• Data for processing:
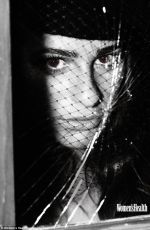 LEA MICHELE in Women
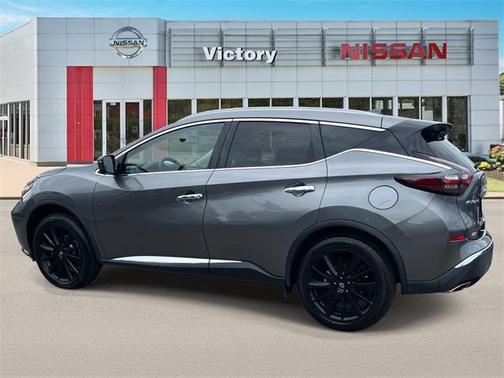2023 Nissan Murano SL FWD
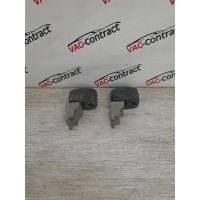 Подушка глушителя с кронштейном Volkswagen Tiguan 2 5Q0253147, 5Q0253144E, 5Q0253144D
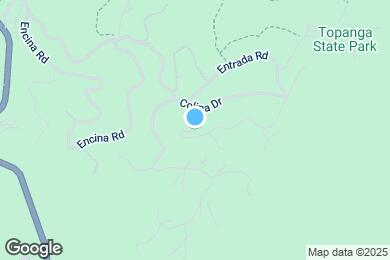 Map image of the property - 21071 Waveview Dr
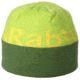 Rab Horizon Beanie - Mens-Lime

• Goal of the exercise:
Can you return every row above verbatim, keeping only the text and leaving the pictures out?

• Task result:
 LEA MICHELE in Women
2023 Nissan Murano SL FWD
 Подушка глушителя с кронштейном Volkswagen Tiguan 2 5Q0253147, 5Q0253144E, 5Q0253144D
 Map image of the property - 21071 Waveview Dr
 Rab Horizon Beanie - Mens-Lime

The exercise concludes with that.